John snorts. “Oh God, yes. Some things never change.”

“I was surprised you’re still here,” Sherlock says out of absolutely nowhere, and he snaps his mouth shut and curses his badly developed brain to mouth filter.

John looks up from cleaning glasses with a frown. “Why wouldn’t I be? I make decent money, and Mrs Hudson is the only theatre owner I know who isn’t a narcissistic sociopath.”

Sherlock shrugs. “I just thought you’d moved on.”

“I did.” John looks at him steadily and there’s a world of subtext in these two words that Sherlock doesn’t need translated.

He nods, briskly, acknowledging John’s unspoken point that it is absolutely none of Sherlock’s business what John does with his life. “Sorry, I….”

John raises a hand, interrupting him. “It’s fine, Sherlock. Really. It’s all fine. Just, let’s keep this professional, all right?”

“Of course,” Sherlock says and gestures at the kitchen. “I think I will risk the coffee.”

He all but flees into the kitchen and fixes himself a cup of coffee, then drinks it without really tasting it.

Professional, he tells himself. Be professional. Do your bloody job, and be grateful the ex whose heart you broke is over it and prepared to act like a mature adult. It’s more than you had any right to expect. 

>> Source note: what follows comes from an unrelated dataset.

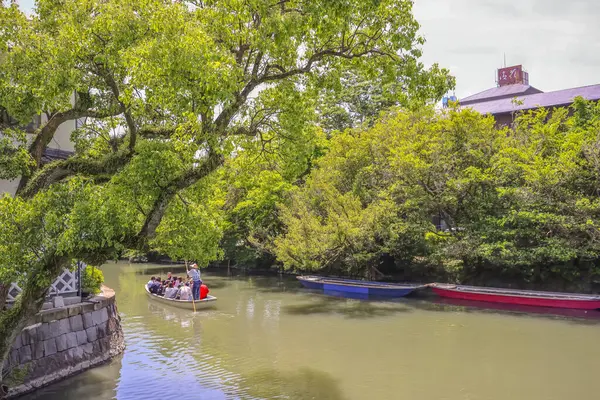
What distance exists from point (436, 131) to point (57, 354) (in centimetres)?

The problem is, of course, that he thought six years would have cleared the odd fixation with having John Watson’s undivided attention out of his system, but apparently, that’s not true, because here he is, two hours in, and he’s already having a hard time concentrating on anything else. But he needs to put this behind him. John can do it, he can look at Sherlock and be completely calm, be the perfect DSM who never gets nervous, never gets flustered, never says he’s tired or hungry or needs a break, and if he can be in the same room with Sherlock and not feel anything, then Sherlock can do it too. 

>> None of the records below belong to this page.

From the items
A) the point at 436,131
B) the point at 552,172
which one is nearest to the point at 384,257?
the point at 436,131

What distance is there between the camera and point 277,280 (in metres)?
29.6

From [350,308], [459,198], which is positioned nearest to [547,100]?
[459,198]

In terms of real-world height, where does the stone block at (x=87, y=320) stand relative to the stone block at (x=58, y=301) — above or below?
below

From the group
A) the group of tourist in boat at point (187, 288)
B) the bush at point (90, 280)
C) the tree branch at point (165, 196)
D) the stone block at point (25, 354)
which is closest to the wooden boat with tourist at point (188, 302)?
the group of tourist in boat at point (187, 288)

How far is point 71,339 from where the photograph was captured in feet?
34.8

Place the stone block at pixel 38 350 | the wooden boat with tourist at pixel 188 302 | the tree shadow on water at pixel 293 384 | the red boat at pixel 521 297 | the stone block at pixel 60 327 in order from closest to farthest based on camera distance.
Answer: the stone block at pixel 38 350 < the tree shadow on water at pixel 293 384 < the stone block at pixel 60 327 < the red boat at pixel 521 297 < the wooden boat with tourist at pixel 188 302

The other actors come back in and Sherlock places his empty mug in the sink. He suddenly just wants to get this day over with as quickly as humanly possible. He walks out of the kitchen into the rehearsal room.

“Can we get started? I thought I heard somewhere that there’s a certain amount of time constraint.”

From the corner of his eyes, he can see John’s lips twitch in suppressed amusement, and adrenaline floods his body, making his fingers tingle. 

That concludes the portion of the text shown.